「交渉と外交的努力を恐れてはならない」
2005年の6カ国協議共同声明(9・19共同声明)の主役の一人であるクリストファー・ヒル元米国務省東アジア太平洋担当次官補は18日(米国時間)、米ワシントンのカーネギー国際平和財団で開かれた討論会でこのように述べた。9・19共同声明は、北朝鮮の非核化▽朝鮮半島における平和体制の樹立▽朝米・朝日関係の改善▽対北朝鮮エネルギー・経済支援などの内容を柱としており、北朝鮮核問題の解決策に最も近いものと評価されている。
9・19共同声明12周年に際して行われた同日の討論会で、ヒル元次官補は先に北朝鮮の核問題に対する二つの極端な見方を批判した。まず「北朝鮮との交渉は虚像であり、北朝鮮は絶対に核を放棄しない」という強硬論に対し、ヒル元次官補は「逆説的にこのような主張が核を放棄する必要がないという北朝鮮強硬派の主張を後押ししている」と指摘した。
「北朝鮮の核を容認し、現在の状態で封鎖しよう」という主張に対しても、彼は「北朝鮮の核問題は私たちが知っていることよりはるかに深刻な水準」だと反論した。彼は「最近数週間にわたり、北朝鮮が示したのは、北朝鮮のミサイルがもはや実験用ではなく、量産体制に入ったという点」だとしたうえで、「固体燃料ロケットや多段ロケットなど、専門家らが不可能と思っていた技術的進歩を成し遂げたものと見られる」と述べた。これ以上放置してはならないということだ。
一部で取り上げられている対北朝鮮先制攻撃論に対し、ヒル元次官補は「先制攻撃だけでは北朝鮮の核兵器をすべて除去できない」と指摘した。彼はさらに、「さらに重要なのは、同盟である韓国がこれを受け入れられるかの問題」だとし、「(首都圏の)2千万人口が北朝鮮の放射砲射程圏にあるが、韓国がそのリスクを甘受できるかが重要だ。先制攻撃は最も困難な選択」だと付け加えた。

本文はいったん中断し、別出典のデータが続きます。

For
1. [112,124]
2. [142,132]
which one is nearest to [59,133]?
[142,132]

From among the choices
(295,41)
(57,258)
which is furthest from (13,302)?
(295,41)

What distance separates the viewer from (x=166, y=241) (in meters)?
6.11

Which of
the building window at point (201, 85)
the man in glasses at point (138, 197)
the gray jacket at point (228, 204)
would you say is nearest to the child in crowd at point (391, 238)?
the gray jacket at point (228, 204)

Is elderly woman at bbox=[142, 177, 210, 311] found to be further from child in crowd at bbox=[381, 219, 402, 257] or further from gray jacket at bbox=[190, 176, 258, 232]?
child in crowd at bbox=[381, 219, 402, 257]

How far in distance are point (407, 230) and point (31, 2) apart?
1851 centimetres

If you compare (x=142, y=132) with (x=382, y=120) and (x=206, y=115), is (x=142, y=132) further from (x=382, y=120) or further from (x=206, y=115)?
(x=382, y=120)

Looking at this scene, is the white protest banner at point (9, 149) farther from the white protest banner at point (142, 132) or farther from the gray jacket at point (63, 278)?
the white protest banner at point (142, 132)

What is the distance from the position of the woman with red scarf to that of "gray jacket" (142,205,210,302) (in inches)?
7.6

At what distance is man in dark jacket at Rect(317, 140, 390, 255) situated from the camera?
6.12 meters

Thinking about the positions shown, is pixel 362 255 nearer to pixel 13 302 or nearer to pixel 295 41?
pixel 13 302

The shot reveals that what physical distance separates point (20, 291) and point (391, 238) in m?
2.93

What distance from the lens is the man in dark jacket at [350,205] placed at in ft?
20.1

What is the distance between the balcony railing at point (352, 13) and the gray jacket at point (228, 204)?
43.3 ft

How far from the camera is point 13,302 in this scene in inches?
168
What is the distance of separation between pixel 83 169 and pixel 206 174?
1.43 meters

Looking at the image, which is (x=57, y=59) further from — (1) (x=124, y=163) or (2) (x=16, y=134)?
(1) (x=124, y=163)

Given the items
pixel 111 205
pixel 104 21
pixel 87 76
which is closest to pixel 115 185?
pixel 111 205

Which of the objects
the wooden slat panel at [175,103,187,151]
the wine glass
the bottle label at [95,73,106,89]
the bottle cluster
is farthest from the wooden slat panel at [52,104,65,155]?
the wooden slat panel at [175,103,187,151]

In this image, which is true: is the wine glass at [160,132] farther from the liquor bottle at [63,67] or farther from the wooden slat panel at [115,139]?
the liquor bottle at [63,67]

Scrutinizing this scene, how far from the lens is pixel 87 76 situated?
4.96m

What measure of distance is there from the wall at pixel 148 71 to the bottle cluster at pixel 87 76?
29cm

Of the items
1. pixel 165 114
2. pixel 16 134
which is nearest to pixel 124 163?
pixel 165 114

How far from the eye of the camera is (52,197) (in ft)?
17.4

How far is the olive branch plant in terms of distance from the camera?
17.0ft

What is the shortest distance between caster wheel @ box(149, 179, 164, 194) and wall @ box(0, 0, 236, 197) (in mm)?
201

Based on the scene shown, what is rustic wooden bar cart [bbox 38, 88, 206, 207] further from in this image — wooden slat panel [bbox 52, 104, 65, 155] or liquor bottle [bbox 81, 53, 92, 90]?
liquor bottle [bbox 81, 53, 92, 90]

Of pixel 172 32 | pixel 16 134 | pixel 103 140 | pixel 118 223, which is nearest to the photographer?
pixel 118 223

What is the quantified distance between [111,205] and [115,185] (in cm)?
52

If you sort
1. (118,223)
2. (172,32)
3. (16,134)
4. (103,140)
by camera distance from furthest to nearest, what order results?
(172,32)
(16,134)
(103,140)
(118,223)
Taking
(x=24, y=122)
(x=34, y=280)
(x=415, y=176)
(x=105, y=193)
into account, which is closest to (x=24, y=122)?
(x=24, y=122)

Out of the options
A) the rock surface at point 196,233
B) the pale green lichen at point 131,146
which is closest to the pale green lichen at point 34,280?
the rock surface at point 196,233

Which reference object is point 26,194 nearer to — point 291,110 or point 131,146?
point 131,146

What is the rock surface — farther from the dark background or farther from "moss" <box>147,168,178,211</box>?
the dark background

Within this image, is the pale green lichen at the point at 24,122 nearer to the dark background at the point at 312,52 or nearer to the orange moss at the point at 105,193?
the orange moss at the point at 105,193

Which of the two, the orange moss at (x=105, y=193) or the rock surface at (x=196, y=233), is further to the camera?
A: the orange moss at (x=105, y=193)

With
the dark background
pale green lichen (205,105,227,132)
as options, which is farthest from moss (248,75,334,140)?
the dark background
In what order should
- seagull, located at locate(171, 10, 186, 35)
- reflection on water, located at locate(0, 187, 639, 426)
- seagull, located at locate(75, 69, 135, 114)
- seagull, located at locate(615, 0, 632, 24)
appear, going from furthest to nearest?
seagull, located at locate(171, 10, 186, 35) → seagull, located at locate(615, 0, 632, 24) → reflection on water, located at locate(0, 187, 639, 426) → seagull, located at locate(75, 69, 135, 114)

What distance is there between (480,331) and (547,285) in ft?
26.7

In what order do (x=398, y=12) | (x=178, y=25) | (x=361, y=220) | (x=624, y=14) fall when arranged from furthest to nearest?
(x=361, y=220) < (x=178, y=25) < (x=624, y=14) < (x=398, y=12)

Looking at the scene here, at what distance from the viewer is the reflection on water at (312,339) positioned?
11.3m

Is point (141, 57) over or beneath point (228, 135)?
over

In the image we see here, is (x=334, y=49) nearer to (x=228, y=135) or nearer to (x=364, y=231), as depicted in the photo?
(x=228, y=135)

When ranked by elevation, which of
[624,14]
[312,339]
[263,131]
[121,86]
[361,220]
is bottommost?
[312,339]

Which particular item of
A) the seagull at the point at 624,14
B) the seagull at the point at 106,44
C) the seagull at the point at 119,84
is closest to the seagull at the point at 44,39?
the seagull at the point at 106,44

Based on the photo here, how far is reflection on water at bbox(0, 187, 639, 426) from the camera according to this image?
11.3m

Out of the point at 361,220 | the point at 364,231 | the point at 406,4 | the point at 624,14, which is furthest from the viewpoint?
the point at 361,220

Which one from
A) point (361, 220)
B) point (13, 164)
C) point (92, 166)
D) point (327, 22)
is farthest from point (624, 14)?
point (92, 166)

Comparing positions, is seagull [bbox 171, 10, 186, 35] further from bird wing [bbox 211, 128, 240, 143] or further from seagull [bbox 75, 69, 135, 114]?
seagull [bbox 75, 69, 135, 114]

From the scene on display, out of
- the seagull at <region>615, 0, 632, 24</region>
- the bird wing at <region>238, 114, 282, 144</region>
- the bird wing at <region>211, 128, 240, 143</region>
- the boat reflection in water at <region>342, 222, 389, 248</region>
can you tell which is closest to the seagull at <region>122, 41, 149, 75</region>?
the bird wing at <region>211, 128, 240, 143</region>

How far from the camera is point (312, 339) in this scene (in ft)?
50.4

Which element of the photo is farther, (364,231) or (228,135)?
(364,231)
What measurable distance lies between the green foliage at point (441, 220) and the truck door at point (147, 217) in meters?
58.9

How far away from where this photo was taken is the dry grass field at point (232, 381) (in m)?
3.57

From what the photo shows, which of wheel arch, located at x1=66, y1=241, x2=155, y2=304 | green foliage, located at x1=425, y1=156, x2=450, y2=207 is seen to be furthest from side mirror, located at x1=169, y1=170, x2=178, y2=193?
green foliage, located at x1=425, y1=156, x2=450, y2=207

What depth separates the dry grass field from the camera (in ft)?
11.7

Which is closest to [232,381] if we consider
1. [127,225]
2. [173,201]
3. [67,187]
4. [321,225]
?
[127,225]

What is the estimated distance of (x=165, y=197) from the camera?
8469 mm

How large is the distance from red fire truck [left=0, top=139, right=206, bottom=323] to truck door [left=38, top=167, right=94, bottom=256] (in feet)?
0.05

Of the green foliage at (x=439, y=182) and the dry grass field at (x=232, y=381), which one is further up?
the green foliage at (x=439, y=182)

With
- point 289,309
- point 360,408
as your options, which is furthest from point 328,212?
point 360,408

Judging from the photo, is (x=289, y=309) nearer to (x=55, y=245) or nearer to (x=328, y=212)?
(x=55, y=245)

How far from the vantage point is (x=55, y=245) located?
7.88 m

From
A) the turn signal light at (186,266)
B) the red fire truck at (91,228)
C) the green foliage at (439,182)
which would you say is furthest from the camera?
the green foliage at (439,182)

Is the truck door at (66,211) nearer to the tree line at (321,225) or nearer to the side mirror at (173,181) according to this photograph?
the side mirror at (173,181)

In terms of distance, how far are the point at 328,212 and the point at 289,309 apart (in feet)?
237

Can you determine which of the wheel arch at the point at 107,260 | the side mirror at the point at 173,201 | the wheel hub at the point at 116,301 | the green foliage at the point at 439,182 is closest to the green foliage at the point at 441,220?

「中国役割論」についても彼は「(北朝鮮核問題の解決において)中国を下請け業者扱いしてはならず、北朝鮮の核問題を中国に外注(アウトソーシング)することもできない」としたうえで、「米国と中国がそれぞれ何を望んでいるのかについて真摯に話し合う必要がある」と述べた。彼はさらに、「真夜中のツイッターメッセージや公開された(首脳間の)電話会談では十分ではない。米中が互いを理解するための踏み込んだ対話に向けて努力する必要がある」と話した。
ヒル元次官補は、「何よりも対話の可能性を残して置くことが重要だ。北朝鮮の核問題は、窮極的には交渉を通じて解決するしかない。いつか北朝鮮と交渉のテーブルで向かい合った時に備えなければならない」と強調した。ヒル元次官補は、北朝鮮核問題の解決に向けた6カ国協議の米国側首席代表や駐韓米国大使などを歴任した。